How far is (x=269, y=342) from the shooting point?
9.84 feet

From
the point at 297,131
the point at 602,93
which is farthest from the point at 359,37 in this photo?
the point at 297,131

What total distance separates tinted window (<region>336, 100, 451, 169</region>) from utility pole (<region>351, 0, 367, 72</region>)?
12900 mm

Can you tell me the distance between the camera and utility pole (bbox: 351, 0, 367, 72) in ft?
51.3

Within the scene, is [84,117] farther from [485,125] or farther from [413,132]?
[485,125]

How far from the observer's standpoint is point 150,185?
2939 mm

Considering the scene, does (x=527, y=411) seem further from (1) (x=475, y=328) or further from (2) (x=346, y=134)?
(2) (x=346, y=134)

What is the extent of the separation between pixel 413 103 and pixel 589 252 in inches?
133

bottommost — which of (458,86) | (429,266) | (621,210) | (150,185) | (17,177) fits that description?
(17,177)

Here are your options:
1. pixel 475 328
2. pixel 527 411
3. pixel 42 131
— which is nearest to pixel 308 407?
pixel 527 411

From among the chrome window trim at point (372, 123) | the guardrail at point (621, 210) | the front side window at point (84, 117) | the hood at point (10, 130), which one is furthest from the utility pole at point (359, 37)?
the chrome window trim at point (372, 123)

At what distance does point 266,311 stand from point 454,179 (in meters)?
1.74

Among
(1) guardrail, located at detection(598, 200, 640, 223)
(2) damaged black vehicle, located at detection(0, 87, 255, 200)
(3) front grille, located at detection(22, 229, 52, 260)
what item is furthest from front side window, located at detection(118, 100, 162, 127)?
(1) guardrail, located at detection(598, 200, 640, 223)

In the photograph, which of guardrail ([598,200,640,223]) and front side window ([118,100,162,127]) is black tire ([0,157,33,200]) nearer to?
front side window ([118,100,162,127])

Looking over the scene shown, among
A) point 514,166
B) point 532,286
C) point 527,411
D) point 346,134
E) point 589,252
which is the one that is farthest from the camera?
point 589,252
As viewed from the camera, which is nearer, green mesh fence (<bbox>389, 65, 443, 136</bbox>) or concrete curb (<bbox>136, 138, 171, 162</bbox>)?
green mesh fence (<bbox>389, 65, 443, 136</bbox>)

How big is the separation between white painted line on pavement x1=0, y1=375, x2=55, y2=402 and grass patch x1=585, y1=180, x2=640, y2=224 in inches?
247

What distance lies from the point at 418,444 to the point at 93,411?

──────────

Exercise
Write out every line of the records exactly.

The output
How far is (x=269, y=342) from the shooting point?
9.84 feet

From
the point at 297,131
the point at 602,93
which is farthest from the point at 359,37 in this photo?
the point at 297,131

What total distance separates tinted window (<region>336, 100, 451, 169</region>) from utility pole (<region>351, 0, 367, 72</region>)?
12900 mm

Can you tell me the distance between the camera and utility pole (bbox: 351, 0, 367, 72) in ft?
51.3

Within the scene, is [84,117] farther from [485,125] or farther from [413,132]?
[485,125]

How far from the observer's standpoint is point 150,185?
2939 mm

Considering the scene, does (x=527, y=411) seem further from (1) (x=475, y=328) or further from (2) (x=346, y=134)?
(2) (x=346, y=134)

What is the extent of the separation between pixel 413 103 and pixel 589 252 in inches?
133

bottommost — which of (458,86) | (429,266) | (621,210) | (150,185) | (17,177) fits that description?
(17,177)

Here are your options:
1. pixel 475 328
2. pixel 527 411
3. pixel 42 131
— which is nearest to pixel 308 407?
pixel 527 411

From among the chrome window trim at point (372, 123) | the guardrail at point (621, 210) | the front side window at point (84, 117) | the hood at point (10, 130), which one is furthest from the utility pole at point (359, 37)?
the chrome window trim at point (372, 123)

At what distance does point 266,311 stand from point 454,179 (in meters)?
1.74

Among
(1) guardrail, located at detection(598, 200, 640, 223)
(2) damaged black vehicle, located at detection(0, 87, 255, 200)
(3) front grille, located at detection(22, 229, 52, 260)
what item is furthest from front side window, located at detection(118, 100, 162, 127)?
(1) guardrail, located at detection(598, 200, 640, 223)

In the photograph, which of guardrail ([598,200,640,223]) and front side window ([118,100,162,127]) is black tire ([0,157,33,200]) nearer to?
front side window ([118,100,162,127])

Looking over the scene shown, among
A) point 514,166
B) point 532,286
C) point 527,411
D) point 346,134
E) point 589,252
which is the one that is farthest from the camera?
point 589,252
As viewed from the camera, which is nearer, green mesh fence (<bbox>389, 65, 443, 136</bbox>) or concrete curb (<bbox>136, 138, 171, 162</bbox>)?
green mesh fence (<bbox>389, 65, 443, 136</bbox>)

How big is the separation between white painted line on pavement x1=0, y1=375, x2=55, y2=402 and grass patch x1=585, y1=180, x2=640, y2=224 in inches?
247

What distance lies from the point at 418,444 to the point at 93,411?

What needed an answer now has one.